Direct Payments Still Available
Retailers can still comply with the Ordinance by (i) directly reimbursing participants for excepted benefits that qualify as health care expenditures, or for insurance premiums paid for those excepted benefits or (ii) by paying into the City’s Medical Reimbursement Accounts. Payments into MRAs, however, will not allow unused amounts to revert to the retailer.
Guidance for Compliance with Employees working over 20 hours per week
Retailers still need to be sure to satisfy the Ordinance for their employees who work over 20 but under 30 hours a week, and are therefore not eligible to participate in a retailer’s group health plan. Those employers who set up an excepted benefit HRA for employees working between 20 and 30 hours a week may not actually spend enough per employee. The problem arises because HRA contributions for employees working more than 20 hours per week will only count toward the spending requirement when the employee is actually reimbursed, not when the account is credited.
Employee Assistance Programs and Limited Wraparound Plans
The DOL has issued proposed regulations that also recognize certain employee assistance programs as excepted benefits and contemplate an excepted benefit that would supplement individual exchange coverage starting in 2015. The City of San Francisco’s guidance does not address whether these new excepted benefits are also health care expenditures that will count towards satisfying the Ordinance.
No Significant Changes Anticipated for the San Francisco Ordinance
More recently, the San Francisco Universal Healthcare Council (a 41-member group of stakeholders appointed by the city’s mayor) came out with its recommendations. The Council had been formed to examine the problems with integrating the ACA with the existing obligations of the Ordinance. There was some hope that the Council’s recommendations would bring relief to many San Francisco employers, but the Council recommended that the Ordinance remain intact despite the compliance challenges faced by employers who had been using stand-alone HRAs.

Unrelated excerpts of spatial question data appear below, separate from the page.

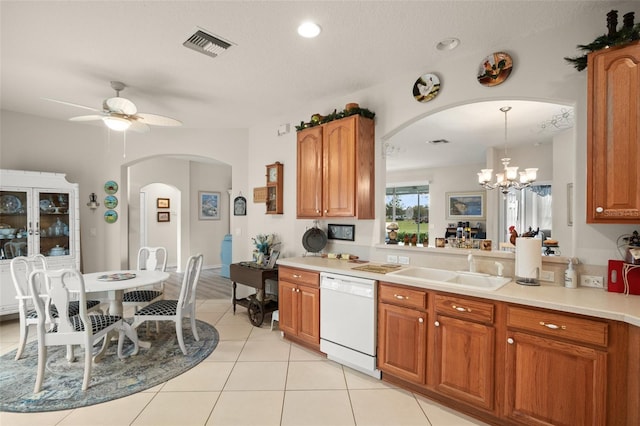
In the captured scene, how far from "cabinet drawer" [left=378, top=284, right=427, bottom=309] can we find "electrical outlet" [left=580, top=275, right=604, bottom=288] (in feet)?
3.49

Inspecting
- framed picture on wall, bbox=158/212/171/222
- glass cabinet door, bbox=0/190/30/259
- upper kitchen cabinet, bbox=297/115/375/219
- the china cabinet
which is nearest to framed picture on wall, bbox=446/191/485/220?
upper kitchen cabinet, bbox=297/115/375/219

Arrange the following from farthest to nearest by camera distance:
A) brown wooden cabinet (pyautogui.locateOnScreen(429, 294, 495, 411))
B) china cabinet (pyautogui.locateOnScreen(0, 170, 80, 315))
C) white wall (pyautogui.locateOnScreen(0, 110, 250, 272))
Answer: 1. white wall (pyautogui.locateOnScreen(0, 110, 250, 272))
2. china cabinet (pyautogui.locateOnScreen(0, 170, 80, 315))
3. brown wooden cabinet (pyautogui.locateOnScreen(429, 294, 495, 411))

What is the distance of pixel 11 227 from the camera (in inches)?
156

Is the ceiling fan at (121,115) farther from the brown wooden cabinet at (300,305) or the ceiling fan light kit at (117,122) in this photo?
the brown wooden cabinet at (300,305)

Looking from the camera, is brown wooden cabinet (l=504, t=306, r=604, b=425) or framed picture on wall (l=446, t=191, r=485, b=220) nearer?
brown wooden cabinet (l=504, t=306, r=604, b=425)

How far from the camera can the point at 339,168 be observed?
321 cm

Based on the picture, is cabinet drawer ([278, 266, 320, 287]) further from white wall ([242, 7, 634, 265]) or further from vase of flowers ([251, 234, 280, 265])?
vase of flowers ([251, 234, 280, 265])

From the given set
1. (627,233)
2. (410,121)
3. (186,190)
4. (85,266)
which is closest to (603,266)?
(627,233)

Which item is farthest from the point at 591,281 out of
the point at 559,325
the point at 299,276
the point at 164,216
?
the point at 164,216

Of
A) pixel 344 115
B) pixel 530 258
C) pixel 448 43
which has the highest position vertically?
pixel 448 43

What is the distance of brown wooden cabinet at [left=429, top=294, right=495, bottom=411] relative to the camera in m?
2.03

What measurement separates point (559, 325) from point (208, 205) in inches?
297

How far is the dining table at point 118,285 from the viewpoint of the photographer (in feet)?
9.49

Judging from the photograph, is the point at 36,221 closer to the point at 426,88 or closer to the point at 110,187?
the point at 110,187
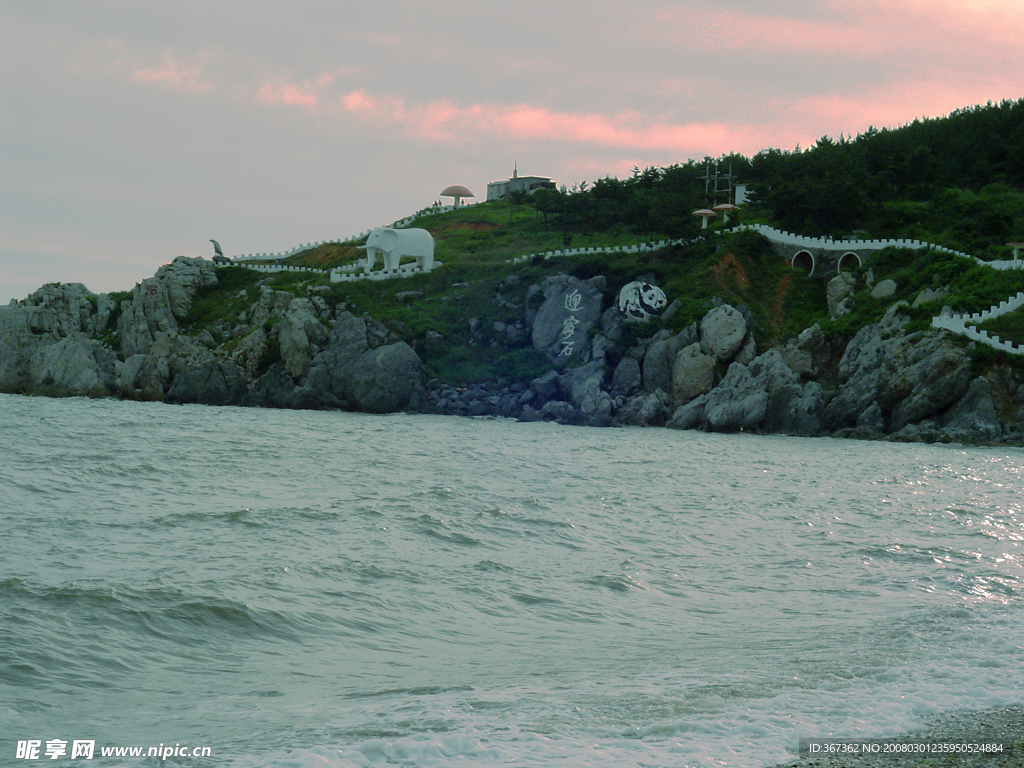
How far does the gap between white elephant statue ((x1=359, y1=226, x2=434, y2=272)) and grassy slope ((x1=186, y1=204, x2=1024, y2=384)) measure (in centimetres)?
198

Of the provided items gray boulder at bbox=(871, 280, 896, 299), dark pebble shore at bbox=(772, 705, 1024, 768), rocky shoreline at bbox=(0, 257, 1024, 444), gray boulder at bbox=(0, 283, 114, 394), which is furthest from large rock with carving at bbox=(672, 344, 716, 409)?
dark pebble shore at bbox=(772, 705, 1024, 768)

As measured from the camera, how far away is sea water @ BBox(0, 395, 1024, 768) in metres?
6.63

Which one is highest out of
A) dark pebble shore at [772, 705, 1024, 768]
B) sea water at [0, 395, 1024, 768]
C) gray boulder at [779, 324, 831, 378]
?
gray boulder at [779, 324, 831, 378]

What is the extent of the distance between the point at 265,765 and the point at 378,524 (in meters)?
9.49

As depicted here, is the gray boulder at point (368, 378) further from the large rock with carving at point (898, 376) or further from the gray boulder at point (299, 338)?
the large rock with carving at point (898, 376)

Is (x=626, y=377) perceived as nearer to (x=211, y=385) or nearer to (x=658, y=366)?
(x=658, y=366)

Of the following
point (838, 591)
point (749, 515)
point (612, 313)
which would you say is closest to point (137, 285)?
point (612, 313)

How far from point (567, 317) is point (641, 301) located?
545cm

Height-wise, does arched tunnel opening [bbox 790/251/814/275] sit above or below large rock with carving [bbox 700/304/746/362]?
above

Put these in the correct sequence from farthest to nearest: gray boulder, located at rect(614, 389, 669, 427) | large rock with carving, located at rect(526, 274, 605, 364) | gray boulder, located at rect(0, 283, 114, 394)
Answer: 1. gray boulder, located at rect(0, 283, 114, 394)
2. large rock with carving, located at rect(526, 274, 605, 364)
3. gray boulder, located at rect(614, 389, 669, 427)

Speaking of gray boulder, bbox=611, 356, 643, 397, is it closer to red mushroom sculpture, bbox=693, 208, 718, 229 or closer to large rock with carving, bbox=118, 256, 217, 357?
red mushroom sculpture, bbox=693, 208, 718, 229

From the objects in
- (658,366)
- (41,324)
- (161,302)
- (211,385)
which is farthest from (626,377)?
(41,324)

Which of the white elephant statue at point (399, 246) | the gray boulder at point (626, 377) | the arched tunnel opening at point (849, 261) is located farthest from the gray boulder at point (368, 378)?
the arched tunnel opening at point (849, 261)

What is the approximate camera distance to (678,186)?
234 ft
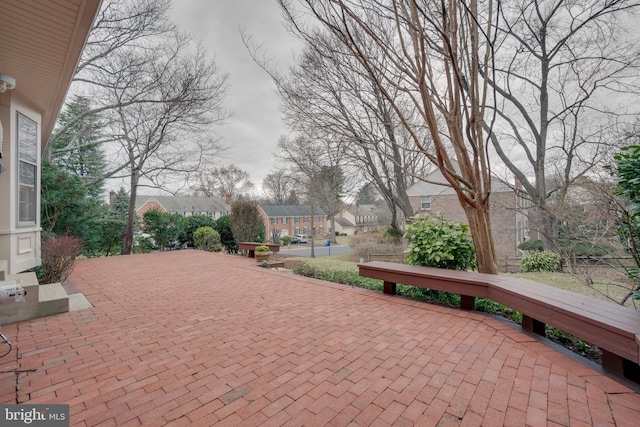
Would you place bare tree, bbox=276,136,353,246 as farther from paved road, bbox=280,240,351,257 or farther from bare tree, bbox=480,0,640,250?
bare tree, bbox=480,0,640,250

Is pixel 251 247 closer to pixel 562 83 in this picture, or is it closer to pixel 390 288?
pixel 390 288

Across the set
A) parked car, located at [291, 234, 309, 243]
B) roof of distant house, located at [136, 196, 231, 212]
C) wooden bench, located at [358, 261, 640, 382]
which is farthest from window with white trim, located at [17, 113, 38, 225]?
roof of distant house, located at [136, 196, 231, 212]

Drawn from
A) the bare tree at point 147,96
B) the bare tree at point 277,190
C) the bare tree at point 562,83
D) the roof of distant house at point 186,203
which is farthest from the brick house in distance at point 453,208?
the roof of distant house at point 186,203

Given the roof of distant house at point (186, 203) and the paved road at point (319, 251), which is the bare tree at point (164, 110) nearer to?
the paved road at point (319, 251)

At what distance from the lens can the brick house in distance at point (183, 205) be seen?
38.8 metres

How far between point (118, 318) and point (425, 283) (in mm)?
4268

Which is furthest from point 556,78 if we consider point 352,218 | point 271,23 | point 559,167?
point 352,218

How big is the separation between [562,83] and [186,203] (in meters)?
41.5

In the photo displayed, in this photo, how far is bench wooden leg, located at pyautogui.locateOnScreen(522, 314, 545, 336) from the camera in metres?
3.25

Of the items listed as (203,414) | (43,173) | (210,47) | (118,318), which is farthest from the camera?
(210,47)

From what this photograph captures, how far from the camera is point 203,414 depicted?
1920 mm

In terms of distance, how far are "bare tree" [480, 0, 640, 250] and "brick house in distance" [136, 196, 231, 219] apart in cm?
A: 3275

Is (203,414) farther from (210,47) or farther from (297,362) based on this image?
(210,47)

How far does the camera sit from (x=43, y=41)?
11.7ft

Compliance with the ACA Still in Question
Employers should also keep in mind that these stand-alone HRAs covering excepted benefits will not constitute minimum essential coverage allowing them to avoid a penalty under the ACA’s employer mandate. In 2015, large San Francisco employers subject to the ACA’s employer mandate should consider both federal and San Francisco requirements.
Planning is Key
Retailers should review their employees’ average work hours for 2013 and consider setting up an excepted benefit HRA for those employees historically working under the 20 hours per week. For those employees working over 20 hours per week, but not enough hours to be eligible for group health insurance, we suggest a hybrid approach. In such a case, a retailer could supplement the excepted benefit HRA by payments into the City for any hours worked over 20 hours per week. Retailers should analyze each quarter’s hours and pay directly into the City for any hours over 20 in order to ensure compliance with the Ordinance.